= EXERCISE INSTRUCTIONS =
Rewrite the data from the line containing "From your observation, is" through the line containing "104 centimetres", changing every "farthest" to "furthest" and leaving everything else as it is.

_ _ _

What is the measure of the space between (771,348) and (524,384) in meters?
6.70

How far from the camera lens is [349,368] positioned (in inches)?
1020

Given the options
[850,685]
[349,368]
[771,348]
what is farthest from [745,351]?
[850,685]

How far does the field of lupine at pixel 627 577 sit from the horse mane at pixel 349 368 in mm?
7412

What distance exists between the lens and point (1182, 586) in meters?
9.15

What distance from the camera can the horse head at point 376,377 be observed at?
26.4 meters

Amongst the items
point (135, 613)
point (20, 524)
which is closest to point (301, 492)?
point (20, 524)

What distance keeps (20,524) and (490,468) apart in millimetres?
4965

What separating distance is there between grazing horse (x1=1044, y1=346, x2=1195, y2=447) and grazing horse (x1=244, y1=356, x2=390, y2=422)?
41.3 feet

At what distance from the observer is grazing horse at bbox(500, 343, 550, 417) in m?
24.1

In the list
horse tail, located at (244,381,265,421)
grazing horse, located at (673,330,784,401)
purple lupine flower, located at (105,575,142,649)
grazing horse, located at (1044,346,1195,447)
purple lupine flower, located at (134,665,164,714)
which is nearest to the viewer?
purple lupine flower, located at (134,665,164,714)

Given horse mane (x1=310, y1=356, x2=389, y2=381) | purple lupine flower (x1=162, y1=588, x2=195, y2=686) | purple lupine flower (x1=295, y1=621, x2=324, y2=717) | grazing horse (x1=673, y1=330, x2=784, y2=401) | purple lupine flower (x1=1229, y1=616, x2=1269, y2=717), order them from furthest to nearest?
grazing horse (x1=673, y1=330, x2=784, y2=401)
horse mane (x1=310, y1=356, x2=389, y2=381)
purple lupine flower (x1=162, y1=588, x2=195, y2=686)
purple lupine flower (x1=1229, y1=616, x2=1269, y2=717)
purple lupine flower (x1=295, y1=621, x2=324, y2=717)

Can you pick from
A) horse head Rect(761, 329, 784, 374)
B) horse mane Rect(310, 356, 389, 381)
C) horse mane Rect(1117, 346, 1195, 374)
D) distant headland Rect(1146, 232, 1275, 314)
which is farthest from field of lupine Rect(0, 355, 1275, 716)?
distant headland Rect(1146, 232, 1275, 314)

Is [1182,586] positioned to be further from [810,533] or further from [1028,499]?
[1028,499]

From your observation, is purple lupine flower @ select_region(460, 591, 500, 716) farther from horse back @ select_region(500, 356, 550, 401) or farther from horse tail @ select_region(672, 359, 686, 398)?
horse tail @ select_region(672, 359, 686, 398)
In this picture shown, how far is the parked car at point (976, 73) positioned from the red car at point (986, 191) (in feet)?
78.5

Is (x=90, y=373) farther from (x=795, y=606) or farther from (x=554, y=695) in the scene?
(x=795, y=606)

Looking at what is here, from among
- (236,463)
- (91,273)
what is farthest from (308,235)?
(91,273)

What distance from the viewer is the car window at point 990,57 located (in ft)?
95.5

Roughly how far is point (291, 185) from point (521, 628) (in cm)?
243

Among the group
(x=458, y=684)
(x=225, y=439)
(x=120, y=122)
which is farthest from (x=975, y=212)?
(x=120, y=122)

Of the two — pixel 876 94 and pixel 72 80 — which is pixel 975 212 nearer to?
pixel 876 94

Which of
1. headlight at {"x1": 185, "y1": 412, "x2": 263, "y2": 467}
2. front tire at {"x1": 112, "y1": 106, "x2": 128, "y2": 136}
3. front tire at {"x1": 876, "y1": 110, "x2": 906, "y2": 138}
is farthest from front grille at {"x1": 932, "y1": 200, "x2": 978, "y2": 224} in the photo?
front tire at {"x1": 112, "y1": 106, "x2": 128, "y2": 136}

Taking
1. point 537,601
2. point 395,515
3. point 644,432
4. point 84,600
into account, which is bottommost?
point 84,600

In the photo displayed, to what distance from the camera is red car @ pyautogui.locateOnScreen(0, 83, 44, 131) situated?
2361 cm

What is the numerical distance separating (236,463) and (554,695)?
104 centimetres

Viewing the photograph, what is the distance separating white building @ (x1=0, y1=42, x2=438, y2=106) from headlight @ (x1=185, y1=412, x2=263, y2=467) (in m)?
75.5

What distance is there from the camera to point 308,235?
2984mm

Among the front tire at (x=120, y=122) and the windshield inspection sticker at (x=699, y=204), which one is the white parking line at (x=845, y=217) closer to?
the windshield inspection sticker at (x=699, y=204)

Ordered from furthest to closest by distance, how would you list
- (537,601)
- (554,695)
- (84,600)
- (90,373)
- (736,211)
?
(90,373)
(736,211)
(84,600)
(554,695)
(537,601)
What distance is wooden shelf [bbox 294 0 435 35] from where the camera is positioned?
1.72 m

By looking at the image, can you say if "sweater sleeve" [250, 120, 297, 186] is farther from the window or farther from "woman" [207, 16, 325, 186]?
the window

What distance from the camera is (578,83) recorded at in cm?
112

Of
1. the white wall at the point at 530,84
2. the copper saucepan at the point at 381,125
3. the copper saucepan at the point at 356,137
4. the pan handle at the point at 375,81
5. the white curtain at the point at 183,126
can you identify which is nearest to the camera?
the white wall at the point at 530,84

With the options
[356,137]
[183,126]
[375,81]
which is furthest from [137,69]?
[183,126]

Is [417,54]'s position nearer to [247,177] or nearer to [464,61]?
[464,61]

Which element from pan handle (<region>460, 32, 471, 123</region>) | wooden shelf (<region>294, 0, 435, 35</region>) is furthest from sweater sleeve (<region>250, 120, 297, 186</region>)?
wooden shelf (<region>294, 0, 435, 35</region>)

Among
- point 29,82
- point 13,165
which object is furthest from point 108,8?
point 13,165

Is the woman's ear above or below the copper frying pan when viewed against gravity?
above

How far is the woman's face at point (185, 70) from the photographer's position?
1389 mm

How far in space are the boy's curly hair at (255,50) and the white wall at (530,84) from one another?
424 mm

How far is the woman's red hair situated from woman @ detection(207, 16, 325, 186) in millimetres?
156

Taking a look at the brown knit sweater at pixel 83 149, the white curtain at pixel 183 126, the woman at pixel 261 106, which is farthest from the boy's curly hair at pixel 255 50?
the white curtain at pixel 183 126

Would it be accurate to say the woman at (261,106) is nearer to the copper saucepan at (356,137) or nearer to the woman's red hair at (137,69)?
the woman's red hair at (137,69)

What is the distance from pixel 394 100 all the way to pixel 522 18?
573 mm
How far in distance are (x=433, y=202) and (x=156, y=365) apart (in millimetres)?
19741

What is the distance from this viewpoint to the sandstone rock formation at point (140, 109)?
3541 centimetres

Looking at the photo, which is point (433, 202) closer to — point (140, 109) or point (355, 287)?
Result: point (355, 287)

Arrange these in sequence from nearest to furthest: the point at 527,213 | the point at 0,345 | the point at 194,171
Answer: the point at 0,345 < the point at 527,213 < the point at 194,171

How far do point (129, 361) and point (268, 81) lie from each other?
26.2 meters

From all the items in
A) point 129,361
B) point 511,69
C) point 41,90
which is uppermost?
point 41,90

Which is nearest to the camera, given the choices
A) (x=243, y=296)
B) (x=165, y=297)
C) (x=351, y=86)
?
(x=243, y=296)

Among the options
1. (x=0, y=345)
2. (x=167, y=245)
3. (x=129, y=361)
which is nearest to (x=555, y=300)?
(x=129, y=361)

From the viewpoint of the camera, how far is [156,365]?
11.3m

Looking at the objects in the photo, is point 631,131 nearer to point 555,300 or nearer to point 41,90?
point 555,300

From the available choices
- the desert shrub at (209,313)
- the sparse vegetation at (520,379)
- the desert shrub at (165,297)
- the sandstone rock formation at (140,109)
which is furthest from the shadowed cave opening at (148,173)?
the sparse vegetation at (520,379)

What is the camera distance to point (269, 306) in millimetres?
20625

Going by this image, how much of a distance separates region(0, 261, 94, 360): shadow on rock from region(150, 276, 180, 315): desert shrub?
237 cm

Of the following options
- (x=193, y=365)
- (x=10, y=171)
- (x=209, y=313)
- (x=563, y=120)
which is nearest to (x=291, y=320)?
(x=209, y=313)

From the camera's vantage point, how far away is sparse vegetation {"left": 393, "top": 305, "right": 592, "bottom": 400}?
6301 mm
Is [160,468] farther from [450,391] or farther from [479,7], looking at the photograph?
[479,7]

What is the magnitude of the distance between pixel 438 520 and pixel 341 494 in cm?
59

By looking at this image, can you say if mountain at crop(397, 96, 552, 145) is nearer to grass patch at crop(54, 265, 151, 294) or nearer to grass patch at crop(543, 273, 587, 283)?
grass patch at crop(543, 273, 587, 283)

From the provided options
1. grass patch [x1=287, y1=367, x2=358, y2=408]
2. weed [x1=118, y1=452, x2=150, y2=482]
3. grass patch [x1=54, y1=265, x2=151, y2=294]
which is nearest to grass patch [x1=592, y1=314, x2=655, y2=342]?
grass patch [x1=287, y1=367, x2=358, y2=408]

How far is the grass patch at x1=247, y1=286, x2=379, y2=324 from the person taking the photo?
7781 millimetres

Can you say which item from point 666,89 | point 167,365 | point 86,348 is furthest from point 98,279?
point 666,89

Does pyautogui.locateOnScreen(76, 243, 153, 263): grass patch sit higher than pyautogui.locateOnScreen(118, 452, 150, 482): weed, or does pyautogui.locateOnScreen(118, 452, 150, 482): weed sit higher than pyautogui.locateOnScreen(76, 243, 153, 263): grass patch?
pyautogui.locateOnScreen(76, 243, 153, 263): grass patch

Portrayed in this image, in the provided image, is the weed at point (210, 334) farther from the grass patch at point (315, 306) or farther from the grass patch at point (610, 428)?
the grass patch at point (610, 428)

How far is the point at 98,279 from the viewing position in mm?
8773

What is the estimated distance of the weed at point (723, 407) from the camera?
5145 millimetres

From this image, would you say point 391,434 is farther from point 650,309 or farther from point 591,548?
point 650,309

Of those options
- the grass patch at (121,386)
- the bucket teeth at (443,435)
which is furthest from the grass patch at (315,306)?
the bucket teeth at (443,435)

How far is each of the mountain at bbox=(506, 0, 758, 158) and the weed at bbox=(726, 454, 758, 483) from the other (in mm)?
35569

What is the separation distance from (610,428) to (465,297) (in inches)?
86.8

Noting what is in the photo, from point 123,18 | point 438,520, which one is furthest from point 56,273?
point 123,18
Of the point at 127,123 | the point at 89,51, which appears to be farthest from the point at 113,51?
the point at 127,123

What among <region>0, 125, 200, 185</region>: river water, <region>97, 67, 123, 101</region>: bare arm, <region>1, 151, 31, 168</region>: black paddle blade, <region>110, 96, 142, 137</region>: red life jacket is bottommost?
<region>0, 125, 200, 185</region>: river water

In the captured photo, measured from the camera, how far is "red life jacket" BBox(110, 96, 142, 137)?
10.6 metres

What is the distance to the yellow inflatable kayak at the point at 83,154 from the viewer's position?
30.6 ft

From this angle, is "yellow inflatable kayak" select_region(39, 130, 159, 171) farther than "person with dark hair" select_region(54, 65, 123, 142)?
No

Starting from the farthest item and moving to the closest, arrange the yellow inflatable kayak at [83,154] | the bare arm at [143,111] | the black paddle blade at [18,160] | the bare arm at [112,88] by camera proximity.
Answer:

_ _ _

= THE REPLY =
From your observation, is purple lupine flower @ select_region(460, 591, 500, 716) farther from horse back @ select_region(500, 356, 550, 401) or farther from horse tail @ select_region(672, 359, 686, 398)?
horse tail @ select_region(672, 359, 686, 398)
In this picture shown, how far is the parked car at point (976, 73) positioned from the red car at point (986, 191) (in feet)?
78.5

Is (x=90, y=373) farther from (x=795, y=606) or farther from (x=554, y=695) in the scene?
(x=795, y=606)

Looking at what is here, from among
- (236,463)
- (91,273)
what is furthest from (308,235)?
(91,273)

What distance from the viewer is the car window at point 990,57 located (in ft)?
95.5

Roughly how far is point (291, 185) from point (521, 628) (in cm)?
243

Among the group
(x=458, y=684)
(x=225, y=439)
(x=120, y=122)
which is furthest from (x=975, y=212)?
(x=120, y=122)

Of the two — pixel 876 94 and pixel 72 80 — which is pixel 975 212 nearer to?
pixel 876 94

Which of
1. headlight at {"x1": 185, "y1": 412, "x2": 263, "y2": 467}
2. front tire at {"x1": 112, "y1": 106, "x2": 128, "y2": 136}
3. front tire at {"x1": 876, "y1": 110, "x2": 906, "y2": 138}
is furthest from front grille at {"x1": 932, "y1": 200, "x2": 978, "y2": 224} in the photo?
front tire at {"x1": 112, "y1": 106, "x2": 128, "y2": 136}

Taking
1. point 537,601
2. point 395,515
3. point 644,432
4. point 84,600
into account, which is bottommost?
point 84,600

In the photo displayed, to what distance from the camera is red car @ pyautogui.locateOnScreen(0, 83, 44, 131) situated?
2361 cm

What is the numerical distance separating (236,463) and (554,695)?
104 centimetres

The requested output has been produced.